### PAGE EXTRACT
***

LIB="${LIB}:/opt/rocm/lib"
sudo env LD_LIBRARY_PATH="${LIB}" \
build/tests/unit/rdma-ep/test-rdma-loopback \
--provider bnxt \
--device rocm-rdma-bnxt0 \
--size 4096 --seed 1 -n 10
# Run IONIC sweep (example: 4 KiB, 10 iters)
sudo env LD_LIBRARY_PATH="${LIB}" \
build/tests/unit/rdma-ep/test-rdma-loopback \
--provider ionic \
--device rocm-rdma-ionic0 \
--size 4096 --seed 1 -n 10
Queue memory placement can be selected per-run:
# Host coherent (default, used by IONIC)
sudo env LD_LIBRARY_PATH="${LIB}" \
build/tests/unit/rdma-ep/test-rdma-loopback \
--provider ionic \
--device rocm-rdma-ionic0 \
--size 4096 --seed 1 -n 10 \
--queue-mem host
Or use the convenience script which iterates over multiple seeds and computes statistics automatically:
PROVIDER=bnxt TRANSFER_SIZE=4096 LFSR_SEED=1 \
ITERATIONS=10 \
scripts/test/test-rdma-ep-xio-loopback.sh
NVMe-EP smoke test (requires root and an NVMe device that is not the rootfs):
# Unit tests (no hardware required for config/helpers)

***

(Extracted records)
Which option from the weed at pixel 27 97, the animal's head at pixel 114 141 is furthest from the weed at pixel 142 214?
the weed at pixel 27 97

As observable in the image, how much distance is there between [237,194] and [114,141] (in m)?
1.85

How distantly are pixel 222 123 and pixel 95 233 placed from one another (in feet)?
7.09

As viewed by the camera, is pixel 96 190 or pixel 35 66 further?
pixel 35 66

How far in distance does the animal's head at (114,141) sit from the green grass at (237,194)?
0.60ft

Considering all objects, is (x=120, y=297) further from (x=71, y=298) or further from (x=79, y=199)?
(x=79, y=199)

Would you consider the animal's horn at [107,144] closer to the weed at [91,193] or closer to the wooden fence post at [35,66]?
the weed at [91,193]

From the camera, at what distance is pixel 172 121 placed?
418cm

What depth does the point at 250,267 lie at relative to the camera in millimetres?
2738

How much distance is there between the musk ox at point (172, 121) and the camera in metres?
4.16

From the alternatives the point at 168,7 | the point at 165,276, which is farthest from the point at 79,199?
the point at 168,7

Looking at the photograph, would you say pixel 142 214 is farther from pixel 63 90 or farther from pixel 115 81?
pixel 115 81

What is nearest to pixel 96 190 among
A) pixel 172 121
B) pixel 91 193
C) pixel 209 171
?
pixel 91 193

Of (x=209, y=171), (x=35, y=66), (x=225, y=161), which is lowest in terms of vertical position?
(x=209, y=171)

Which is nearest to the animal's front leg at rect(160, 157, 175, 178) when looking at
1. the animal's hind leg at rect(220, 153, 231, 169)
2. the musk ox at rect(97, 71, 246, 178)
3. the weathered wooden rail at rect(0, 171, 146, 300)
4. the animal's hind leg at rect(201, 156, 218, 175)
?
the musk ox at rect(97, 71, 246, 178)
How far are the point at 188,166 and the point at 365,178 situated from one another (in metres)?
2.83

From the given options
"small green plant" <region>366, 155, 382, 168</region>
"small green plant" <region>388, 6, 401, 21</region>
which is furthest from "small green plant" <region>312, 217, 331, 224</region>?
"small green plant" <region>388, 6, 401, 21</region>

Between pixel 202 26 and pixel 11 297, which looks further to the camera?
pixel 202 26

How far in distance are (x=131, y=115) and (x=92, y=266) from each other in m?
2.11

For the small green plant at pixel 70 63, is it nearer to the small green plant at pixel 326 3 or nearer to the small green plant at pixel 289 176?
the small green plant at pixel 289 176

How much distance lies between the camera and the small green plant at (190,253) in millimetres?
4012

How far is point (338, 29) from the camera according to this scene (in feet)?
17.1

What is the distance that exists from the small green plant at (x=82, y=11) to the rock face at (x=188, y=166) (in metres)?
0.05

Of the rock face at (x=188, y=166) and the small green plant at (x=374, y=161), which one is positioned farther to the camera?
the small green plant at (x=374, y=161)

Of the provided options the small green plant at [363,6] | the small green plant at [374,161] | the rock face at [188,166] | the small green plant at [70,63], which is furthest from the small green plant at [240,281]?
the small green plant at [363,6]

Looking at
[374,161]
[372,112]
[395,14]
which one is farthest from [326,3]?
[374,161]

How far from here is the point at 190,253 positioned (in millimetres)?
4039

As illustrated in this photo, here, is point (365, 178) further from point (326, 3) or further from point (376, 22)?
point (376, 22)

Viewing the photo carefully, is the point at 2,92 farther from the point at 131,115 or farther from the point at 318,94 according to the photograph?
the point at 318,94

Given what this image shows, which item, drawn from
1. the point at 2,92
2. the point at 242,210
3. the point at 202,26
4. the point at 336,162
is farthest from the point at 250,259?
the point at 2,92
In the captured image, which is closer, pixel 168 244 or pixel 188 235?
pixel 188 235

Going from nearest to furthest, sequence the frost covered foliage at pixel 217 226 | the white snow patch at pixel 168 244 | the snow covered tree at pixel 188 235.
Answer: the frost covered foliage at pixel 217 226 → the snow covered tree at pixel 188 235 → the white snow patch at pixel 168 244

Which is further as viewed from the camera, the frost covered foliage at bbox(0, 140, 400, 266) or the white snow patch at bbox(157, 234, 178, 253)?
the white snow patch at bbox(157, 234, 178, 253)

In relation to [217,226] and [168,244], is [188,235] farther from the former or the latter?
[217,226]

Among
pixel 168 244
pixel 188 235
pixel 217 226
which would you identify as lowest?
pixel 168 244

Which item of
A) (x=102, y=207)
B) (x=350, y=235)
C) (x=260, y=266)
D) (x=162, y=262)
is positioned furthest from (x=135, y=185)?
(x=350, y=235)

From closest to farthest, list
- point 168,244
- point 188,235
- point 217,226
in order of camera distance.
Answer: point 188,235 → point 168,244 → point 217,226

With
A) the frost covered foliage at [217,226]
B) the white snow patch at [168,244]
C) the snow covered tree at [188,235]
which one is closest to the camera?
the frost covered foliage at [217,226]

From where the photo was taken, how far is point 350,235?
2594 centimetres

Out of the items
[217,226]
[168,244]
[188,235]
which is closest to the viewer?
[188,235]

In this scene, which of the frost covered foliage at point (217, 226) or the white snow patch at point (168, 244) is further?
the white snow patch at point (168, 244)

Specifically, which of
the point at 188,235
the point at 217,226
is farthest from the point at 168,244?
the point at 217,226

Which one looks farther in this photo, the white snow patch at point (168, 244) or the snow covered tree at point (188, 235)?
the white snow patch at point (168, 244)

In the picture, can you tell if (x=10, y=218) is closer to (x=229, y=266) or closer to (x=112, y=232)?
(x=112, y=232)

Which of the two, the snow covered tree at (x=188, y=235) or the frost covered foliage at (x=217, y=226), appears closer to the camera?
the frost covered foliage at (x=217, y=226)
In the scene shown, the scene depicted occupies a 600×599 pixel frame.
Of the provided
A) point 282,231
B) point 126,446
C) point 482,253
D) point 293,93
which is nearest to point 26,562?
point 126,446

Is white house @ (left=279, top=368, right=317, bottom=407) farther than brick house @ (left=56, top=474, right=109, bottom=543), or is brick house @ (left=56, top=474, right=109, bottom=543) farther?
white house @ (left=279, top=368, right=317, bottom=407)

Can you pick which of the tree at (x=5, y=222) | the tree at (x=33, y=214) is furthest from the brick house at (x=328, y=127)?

***

### WHAT IS NEEDED
Can you carry on the RDMA and NVMe test instructions at the top of the page from where they stop?

### RESPONSE TO THIS TASK
build/tests/unit/nvme-ep/test-nvme-config
build/tests/unit/nvme-ep/test-nvme-helpers
# Hardware query test
sudo build/tests/unit/nvme-ep/test-nvme-hardware \
--controller /dev/nvme2
# Full data-path smoke test (4 reads)
sudo build/xio-tester nvme-ep \
--controller /dev/nvme2 \
--read-io 4 --batch-size 1
NVMe-EP performance tests:
# Run all NVMe CTests on a device
sudo ROCXIO_NVME_DEVICE=/dev/nvme2 \
XIO_TESTER=$(pwd)/build/xio-tester \
ctest --test-dir build -L nvme \
--output-on-failure
# GPU-initiated: single-op latency, mode 3
sudo env LD_LIBRARY_PATH=/opt/rocm/lib \
HSA_FORCE_FINE_GRAIN_PCIE=1 \
build/xio-tester nvme-ep \
--controller /dev/nvme2 \
--memory-mode 3 \
--read-io 128 --batch-size 1 --less-timing
# GPU-initiated: sustained throughput
sudo env LD_LIBRARY_PATH=/opt/rocm/lib \
HSA_FORCE_FINE_GRAIN_PCIE=1 \
build/xio-tester nvme-ep \
--controller /dev/nvme2 \
--memory-mode 3 \
--read-io 128 --batch-size 16 \
--num-queues 16 --less-timing --infinite
# fio CPU baseline (io_uring, QD=32)
sudo fio --name=bw \
--filename=/dev/nvme2n1 \
--ioengine=io_uring --direct=1 \
--bs=4k --iodepth=32 --rw=randread \
--runtime=30 --time_based \
--group_reporting --output-format=json
# fio CPU baseline (sync, QD=1 latency)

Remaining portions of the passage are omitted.